In general, I haven’t seen as many clients as I did when quarantine started, and I didn’t change my rate either. Maybe I should’ve added on some hazard pay. There’s clearly a ton of demand and not much supply right now. At the start, back in March and April, I actually took a thermometer with me to read my clients’ temperatures before we settled in. But who knows how effective that is. People are asymptomatic, and the disease can be dormant for as long as two weeks. What other options do you have if you’re an escort that’s still working?

I recently took a new client who’s been stranded in Toronto for months. He was here visiting a friend, and then couldn’t get a flight back to India due to all the airfare shutterings. He told me he was going to wear a mask throughout the entire session, which was a first for me. I asked if he wanted me to wear a mask too, but he declined. It almost felt like a kinky thing — as if the mask was a specific BDSM request, if we weren’t living in a pandemic. So he showed up in a hospital mask, and he kept it on the whole time until the very end when he needed to catch his breath. Obviously we didn’t kiss, and when I gave him a blow job, he asked to wear a condom. That’s not very common, and I suspect that was a COVID precaution too. Overall though, it wasn’t that bad. Masked sex is a lot less awkward than you might think.

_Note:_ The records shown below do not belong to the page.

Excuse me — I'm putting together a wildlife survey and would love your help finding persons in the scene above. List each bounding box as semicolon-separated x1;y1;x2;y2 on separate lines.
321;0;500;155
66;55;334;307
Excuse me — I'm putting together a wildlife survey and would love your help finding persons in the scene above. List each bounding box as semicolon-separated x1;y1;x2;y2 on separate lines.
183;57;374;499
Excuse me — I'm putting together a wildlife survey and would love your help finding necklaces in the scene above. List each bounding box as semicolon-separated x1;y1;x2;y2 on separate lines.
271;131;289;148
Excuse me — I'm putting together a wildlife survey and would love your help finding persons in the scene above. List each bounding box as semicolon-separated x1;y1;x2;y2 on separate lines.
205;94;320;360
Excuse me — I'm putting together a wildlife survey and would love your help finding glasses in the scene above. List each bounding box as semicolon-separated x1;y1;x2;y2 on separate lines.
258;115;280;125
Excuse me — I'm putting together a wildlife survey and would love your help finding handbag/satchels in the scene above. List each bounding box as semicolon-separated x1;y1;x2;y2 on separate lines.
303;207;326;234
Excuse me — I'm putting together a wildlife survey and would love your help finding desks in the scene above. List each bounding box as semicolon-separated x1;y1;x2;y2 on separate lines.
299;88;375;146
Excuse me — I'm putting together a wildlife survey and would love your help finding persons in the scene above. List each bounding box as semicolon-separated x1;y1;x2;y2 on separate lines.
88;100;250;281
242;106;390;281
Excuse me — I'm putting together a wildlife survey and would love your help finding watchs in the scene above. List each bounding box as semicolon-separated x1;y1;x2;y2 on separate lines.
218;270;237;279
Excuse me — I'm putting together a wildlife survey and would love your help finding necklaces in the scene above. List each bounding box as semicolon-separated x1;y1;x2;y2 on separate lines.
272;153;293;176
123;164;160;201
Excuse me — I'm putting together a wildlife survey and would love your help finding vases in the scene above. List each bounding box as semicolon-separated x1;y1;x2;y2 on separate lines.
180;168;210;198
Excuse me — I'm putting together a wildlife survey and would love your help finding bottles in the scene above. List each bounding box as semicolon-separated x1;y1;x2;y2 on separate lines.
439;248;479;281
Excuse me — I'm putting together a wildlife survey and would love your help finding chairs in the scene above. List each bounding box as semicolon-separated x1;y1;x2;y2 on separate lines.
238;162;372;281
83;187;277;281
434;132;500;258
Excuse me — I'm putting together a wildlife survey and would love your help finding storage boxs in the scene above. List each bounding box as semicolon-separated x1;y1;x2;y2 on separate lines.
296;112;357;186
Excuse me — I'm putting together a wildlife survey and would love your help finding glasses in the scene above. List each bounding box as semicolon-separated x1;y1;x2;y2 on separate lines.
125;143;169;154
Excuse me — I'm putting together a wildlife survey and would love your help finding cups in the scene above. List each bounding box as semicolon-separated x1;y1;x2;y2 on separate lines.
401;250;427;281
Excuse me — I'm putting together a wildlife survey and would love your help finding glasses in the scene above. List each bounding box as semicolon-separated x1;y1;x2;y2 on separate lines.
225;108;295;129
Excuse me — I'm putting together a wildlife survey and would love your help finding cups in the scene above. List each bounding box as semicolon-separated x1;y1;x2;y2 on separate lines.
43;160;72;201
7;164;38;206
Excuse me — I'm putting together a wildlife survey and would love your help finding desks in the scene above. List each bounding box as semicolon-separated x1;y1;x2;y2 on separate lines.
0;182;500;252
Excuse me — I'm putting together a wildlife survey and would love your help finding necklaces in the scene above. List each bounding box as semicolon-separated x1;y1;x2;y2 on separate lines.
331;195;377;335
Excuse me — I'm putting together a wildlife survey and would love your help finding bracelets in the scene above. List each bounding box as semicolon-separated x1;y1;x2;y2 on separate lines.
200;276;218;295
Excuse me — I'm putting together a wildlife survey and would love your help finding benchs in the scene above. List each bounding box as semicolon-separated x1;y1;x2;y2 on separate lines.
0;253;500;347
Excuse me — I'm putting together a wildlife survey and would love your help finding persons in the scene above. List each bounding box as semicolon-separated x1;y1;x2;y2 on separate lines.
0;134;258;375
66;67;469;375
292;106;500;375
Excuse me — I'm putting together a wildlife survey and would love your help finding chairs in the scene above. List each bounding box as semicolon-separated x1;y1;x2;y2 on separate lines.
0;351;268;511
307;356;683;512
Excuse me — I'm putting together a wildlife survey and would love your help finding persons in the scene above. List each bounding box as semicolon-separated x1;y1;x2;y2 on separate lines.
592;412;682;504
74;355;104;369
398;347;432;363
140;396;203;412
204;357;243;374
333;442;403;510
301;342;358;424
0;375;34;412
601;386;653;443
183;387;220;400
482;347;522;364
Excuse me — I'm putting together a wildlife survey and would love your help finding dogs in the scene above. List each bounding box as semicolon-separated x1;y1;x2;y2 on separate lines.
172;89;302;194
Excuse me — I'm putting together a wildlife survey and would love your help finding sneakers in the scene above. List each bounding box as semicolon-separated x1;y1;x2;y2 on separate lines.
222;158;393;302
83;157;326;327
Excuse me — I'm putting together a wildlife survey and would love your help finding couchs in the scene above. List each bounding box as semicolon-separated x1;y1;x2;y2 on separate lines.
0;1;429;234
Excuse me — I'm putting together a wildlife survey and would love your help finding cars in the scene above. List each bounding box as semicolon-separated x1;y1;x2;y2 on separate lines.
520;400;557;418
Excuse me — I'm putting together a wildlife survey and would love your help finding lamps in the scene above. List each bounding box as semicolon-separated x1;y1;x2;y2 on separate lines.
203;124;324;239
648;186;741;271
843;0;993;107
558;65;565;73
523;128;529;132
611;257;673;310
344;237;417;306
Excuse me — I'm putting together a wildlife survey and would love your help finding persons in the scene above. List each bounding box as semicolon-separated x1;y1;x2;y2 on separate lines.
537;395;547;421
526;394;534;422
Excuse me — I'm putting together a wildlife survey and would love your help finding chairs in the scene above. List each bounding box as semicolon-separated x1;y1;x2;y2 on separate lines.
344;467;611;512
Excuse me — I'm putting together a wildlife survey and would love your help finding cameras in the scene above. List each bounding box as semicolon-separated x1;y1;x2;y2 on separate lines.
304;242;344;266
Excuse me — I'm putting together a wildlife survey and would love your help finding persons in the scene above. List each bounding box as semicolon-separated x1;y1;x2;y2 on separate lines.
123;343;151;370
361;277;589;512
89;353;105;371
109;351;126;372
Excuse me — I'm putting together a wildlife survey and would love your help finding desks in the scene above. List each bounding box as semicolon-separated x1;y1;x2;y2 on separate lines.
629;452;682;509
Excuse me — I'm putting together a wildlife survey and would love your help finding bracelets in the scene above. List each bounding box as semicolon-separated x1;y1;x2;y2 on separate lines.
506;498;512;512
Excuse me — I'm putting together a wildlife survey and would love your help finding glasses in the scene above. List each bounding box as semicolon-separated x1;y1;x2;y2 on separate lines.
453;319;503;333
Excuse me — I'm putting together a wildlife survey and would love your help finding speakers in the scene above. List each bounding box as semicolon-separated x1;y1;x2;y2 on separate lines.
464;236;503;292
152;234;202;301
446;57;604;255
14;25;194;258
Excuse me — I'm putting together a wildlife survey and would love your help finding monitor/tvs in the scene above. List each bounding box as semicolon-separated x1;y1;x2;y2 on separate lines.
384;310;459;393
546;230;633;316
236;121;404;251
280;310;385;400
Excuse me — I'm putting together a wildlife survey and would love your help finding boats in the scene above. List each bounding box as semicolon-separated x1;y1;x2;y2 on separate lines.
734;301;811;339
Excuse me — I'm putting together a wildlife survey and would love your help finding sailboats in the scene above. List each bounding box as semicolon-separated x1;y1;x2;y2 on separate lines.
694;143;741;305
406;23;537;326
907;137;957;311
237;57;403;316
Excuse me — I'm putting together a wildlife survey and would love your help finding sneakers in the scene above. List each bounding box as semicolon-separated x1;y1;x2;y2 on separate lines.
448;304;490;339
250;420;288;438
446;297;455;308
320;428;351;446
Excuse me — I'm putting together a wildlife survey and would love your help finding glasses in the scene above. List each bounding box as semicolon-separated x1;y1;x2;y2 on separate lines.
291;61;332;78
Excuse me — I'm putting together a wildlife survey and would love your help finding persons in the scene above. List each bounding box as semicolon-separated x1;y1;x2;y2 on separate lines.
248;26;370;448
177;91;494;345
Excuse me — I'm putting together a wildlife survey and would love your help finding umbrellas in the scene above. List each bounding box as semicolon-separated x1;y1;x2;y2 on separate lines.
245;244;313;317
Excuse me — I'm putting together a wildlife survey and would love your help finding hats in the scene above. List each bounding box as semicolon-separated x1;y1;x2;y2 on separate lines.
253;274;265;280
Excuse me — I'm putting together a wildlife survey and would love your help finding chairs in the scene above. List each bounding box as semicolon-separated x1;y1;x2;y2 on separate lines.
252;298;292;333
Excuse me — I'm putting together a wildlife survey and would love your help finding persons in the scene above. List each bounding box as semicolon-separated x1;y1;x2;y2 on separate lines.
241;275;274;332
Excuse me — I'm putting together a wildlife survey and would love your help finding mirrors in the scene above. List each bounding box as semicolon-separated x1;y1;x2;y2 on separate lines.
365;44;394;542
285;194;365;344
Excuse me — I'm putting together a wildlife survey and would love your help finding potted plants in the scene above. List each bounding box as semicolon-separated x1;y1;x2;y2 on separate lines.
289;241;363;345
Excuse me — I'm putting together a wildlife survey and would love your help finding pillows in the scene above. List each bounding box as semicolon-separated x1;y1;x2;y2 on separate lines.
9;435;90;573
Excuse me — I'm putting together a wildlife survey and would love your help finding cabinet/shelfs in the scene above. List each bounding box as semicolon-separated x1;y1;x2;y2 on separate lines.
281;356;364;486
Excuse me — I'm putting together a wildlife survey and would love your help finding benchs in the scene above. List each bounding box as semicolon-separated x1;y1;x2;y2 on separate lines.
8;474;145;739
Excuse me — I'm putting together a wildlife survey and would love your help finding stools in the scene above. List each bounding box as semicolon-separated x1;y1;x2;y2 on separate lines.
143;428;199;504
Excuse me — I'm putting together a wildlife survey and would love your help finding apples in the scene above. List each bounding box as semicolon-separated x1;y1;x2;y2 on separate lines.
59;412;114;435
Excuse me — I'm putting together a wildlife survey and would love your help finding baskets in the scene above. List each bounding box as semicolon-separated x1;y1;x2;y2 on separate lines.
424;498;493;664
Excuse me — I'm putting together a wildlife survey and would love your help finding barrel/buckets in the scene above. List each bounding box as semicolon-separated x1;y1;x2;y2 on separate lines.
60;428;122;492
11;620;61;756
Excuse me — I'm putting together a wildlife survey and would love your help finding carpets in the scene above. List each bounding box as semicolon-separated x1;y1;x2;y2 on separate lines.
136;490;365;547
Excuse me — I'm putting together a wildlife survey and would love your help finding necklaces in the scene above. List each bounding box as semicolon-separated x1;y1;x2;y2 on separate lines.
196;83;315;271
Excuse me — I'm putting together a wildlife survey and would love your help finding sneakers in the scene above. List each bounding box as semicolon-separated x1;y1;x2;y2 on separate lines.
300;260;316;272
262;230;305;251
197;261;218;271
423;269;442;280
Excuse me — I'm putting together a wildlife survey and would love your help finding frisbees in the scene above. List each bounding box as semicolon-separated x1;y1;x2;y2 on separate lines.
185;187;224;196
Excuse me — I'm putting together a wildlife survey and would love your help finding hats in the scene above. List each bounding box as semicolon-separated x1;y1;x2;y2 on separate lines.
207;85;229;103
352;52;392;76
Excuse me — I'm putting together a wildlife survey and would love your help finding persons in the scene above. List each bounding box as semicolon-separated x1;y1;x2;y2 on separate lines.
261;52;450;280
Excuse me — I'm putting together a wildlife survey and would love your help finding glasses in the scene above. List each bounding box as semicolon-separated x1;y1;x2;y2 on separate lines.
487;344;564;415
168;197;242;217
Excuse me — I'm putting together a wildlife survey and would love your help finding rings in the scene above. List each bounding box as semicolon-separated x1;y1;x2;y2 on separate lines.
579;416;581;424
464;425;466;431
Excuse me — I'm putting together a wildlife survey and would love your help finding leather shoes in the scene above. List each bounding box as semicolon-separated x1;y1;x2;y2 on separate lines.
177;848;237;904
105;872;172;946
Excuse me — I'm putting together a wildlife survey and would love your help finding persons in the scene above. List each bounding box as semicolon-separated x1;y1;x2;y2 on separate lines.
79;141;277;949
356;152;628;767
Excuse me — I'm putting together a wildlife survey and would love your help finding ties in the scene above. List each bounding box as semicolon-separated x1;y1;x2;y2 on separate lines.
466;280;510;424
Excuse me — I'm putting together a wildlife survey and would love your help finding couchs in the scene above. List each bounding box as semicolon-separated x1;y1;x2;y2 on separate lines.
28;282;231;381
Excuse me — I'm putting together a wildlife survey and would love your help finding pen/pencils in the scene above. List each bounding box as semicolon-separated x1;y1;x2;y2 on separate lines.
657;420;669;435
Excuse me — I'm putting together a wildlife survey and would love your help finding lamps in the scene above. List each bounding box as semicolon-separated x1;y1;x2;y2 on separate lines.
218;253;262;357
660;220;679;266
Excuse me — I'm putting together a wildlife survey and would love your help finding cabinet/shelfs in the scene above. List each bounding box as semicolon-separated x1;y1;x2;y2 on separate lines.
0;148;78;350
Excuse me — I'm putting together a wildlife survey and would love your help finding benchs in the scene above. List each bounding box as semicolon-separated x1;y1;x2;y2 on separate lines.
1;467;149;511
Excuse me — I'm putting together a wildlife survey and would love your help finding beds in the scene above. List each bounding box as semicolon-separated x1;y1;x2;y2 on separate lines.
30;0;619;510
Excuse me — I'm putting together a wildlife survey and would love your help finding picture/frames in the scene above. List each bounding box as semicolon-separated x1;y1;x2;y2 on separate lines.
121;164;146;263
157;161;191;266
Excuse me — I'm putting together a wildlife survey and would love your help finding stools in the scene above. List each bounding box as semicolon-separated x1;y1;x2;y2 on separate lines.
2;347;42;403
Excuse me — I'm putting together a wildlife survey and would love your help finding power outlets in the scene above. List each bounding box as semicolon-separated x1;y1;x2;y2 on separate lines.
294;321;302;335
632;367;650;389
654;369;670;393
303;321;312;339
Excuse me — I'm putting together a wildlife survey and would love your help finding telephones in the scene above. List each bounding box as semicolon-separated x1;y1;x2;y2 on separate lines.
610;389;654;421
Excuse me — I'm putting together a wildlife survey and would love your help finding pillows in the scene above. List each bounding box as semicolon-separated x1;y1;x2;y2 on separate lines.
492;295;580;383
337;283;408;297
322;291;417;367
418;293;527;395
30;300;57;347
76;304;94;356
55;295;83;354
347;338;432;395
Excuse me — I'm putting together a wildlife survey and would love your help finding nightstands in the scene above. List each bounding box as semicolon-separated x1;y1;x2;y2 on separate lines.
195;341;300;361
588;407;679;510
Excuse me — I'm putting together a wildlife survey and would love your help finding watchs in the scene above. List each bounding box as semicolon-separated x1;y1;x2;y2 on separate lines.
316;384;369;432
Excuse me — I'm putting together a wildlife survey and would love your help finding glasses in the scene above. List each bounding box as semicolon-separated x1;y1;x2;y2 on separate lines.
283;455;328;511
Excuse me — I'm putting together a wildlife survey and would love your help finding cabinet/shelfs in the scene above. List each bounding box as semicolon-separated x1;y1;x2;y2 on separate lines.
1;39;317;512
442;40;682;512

That’s the thing with sex workers. Obviously none of us were prepared for coronavirus, but we’ve also been obsessing over our personal health for our whole careers. We’re constantly asking clients about what they do and where they’ve been, so it’s not a stretch to add in a new question about if they’ve been traveling, or if they’ve had a fever. Once you’re in a habit of asking someone those personal questions, it comes pretty naturally. Just one extra step before a session.

Like I said, the pandemic isn’t going to let up anytime soon, and it remains unclear how that will impact the sex industry going forward. Maybe temperature checks before every booking will become industry standard, who knows? But ultimately, that’s the reality that sex workers have to reckon with. We can mitigate the risk, but it’s always going to be there.